### [DIRECTION]
Filter the material below and copy every line that contains the word "circular". Matching is case-sensitive.
* Begin EXERCISE INPUTS *
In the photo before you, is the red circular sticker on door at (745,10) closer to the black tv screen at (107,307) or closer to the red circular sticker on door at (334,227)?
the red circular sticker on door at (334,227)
* End EXERCISE INPUTS *
* Begin EXERCISE INPUTS *
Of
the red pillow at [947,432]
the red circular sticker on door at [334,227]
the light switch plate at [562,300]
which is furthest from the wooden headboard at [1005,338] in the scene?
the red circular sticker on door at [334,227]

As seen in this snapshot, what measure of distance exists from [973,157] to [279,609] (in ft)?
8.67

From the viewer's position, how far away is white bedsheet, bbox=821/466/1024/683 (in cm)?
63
* End EXERCISE INPUTS *
### [TASK OUTPUT]
In the photo before you, is the red circular sticker on door at (745,10) closer to the black tv screen at (107,307) or closer to the red circular sticker on door at (334,227)?
the red circular sticker on door at (334,227)
the red circular sticker on door at [334,227]
the red circular sticker on door at [334,227]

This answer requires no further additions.